A Moment for Mindful Governance
by Patricia Andrade, SVPGT Board Vice-chair and Governance committee chair
At SVPGT’s most recent board meeting, we dealt with some important agenda items, but then took time to further our own growth as individual board members and collectively as a governing body.
When we sent out our board meeting packet last week, we included an opinion piece from an issue of The Chronicle of Philanthropy published last summer. It was meant to stimulate discussion about governance practices, with the goal of elevating our own performance as a board. The piece, “Damage Done by a Culture of Deference: Leadership Lessons from the Penn State Tragedy,” written by a foundation executive, summarized the key points that boards could learn from the recent Penn State University debacle. Most importantly, the author argued, the board’s habits, processes, and systems – taken together, its culture – had inadvertently contributed to its failure to discharge its responsibilities. As boards, however, it’s not enough to claim that our failings were inadvertent. We must actively take steps to learn about good governance, to be aware of our board’s strengths and weaknesses, and then to build on our strengths and to mitigate our weaknesses in an intentional way.
Our conversation, while limited to 20 minutes, was thoughtful and wide-ranging. It was less about the Penn State case than it was about considering the formal and informal ways that SVPGT creates a culture of strong board leadership representing diverse perspectives. Ideas discussed ranged from ensuring that the Board/Executive Director partnership is open and appropriately balanced, to taking personal responsibility for being knowledgeable about all aspects of our fiduciary requirements (including the inner workings of our financial reporting). We decided that we will revisit our current board structure, in which our committee chairs are automatically board members, to see if it supports our desire to maximize opportunities for Partners to meaningfully participate in the leadership of the partnership.

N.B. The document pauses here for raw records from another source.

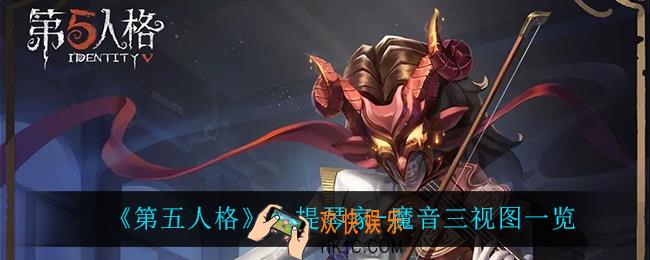 第五人格小提琴家魔音怎么样_小提琴家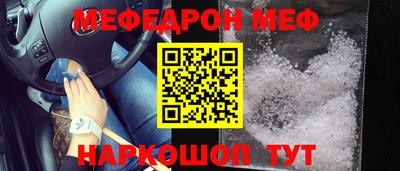 кокаин премиум Можайск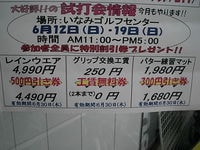 sdtr2.JPG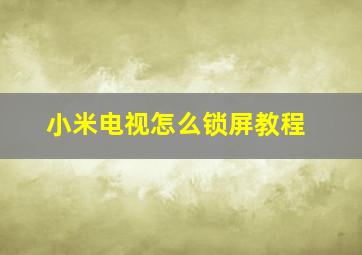 小米电视怎么锁屏教程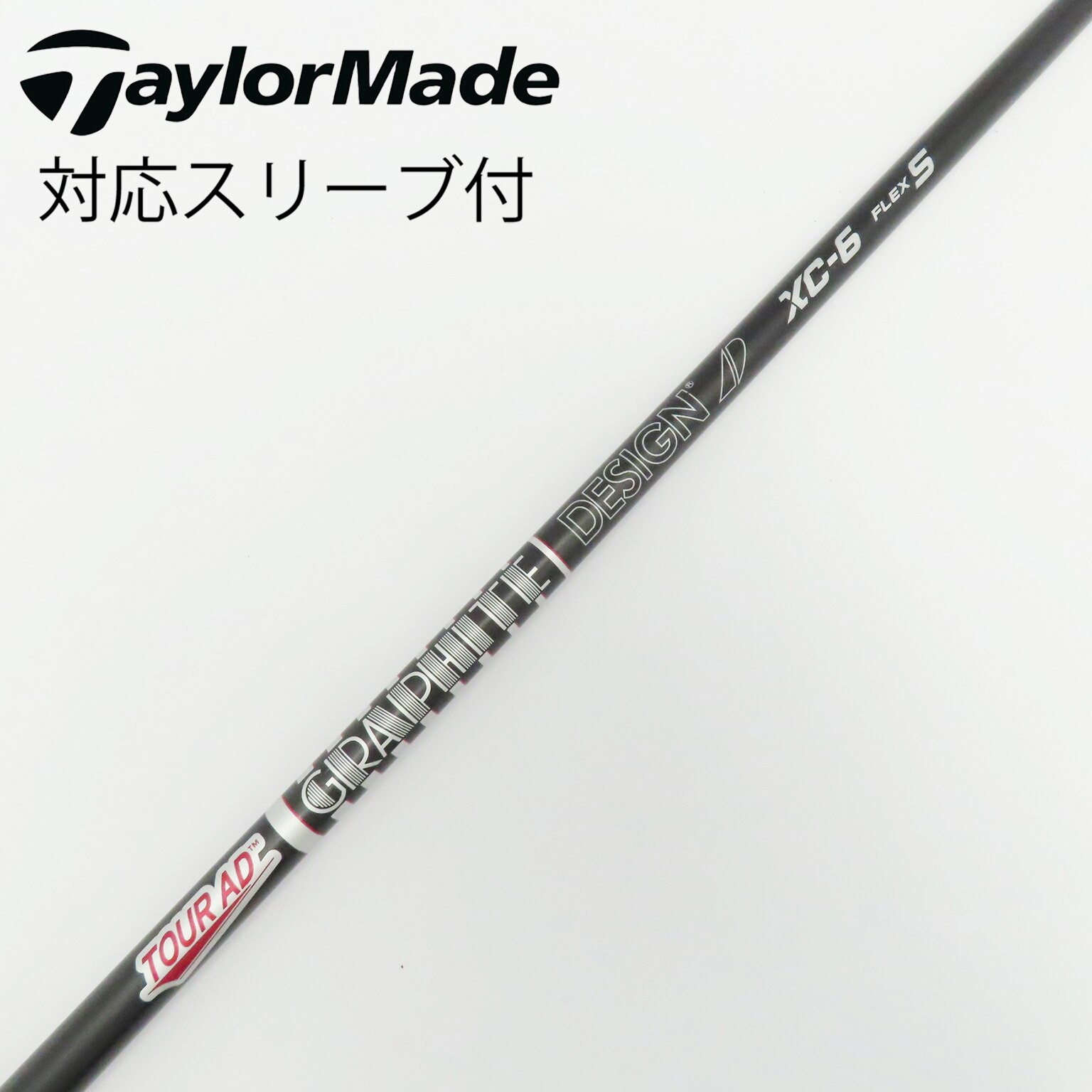 中古】Tour AD XC ドライバー用_スリーブ付 Tour AD XC-6 S C(シャフト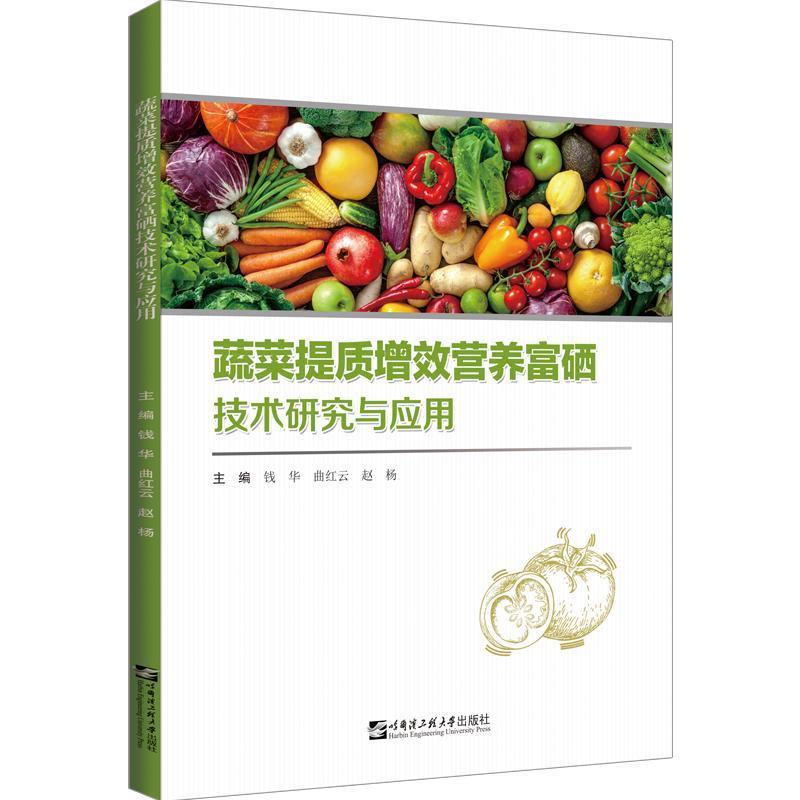 蔬菜提质增效营养富硒技术研究与应用（中国起源作物保护与利用研究系列丛书）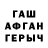 Бутират 1.4BDO Andy Senpai
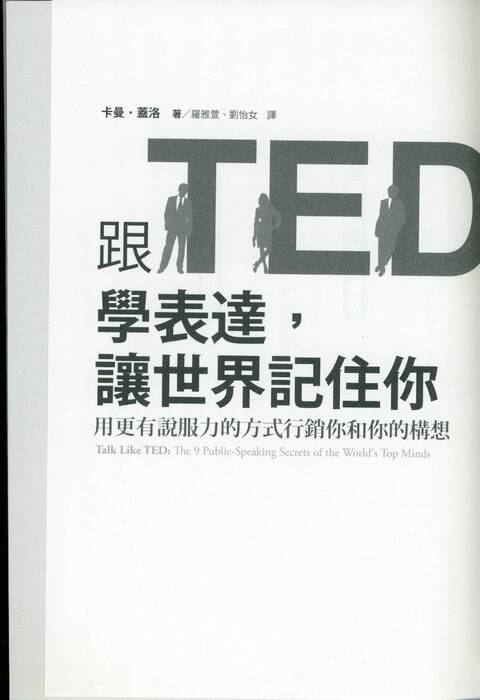 4book1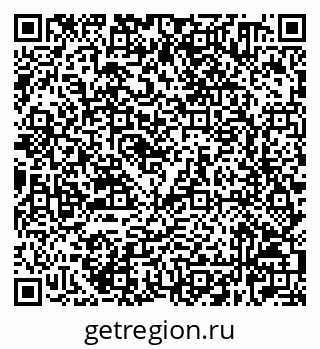 79632520100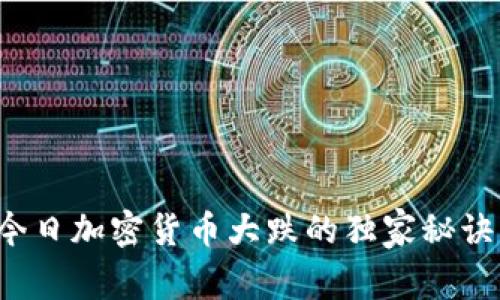 专家揭示：今日加密货币大跌的独家秘诀与未来展望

Board meetings are usually jam-packed with important operational reports and strategic updates. These are the “bread and butter” of our work. But it’s essential to step back, regularly and purposefully, to assess (and challenge) our assumptions and practices. Much like we have to change up our workout routines periodically to move beyond our current fitness levels, it’s important for board members to invest time in learning how to be more effective leaders. I’m proud that our board is committed to its ongoing development.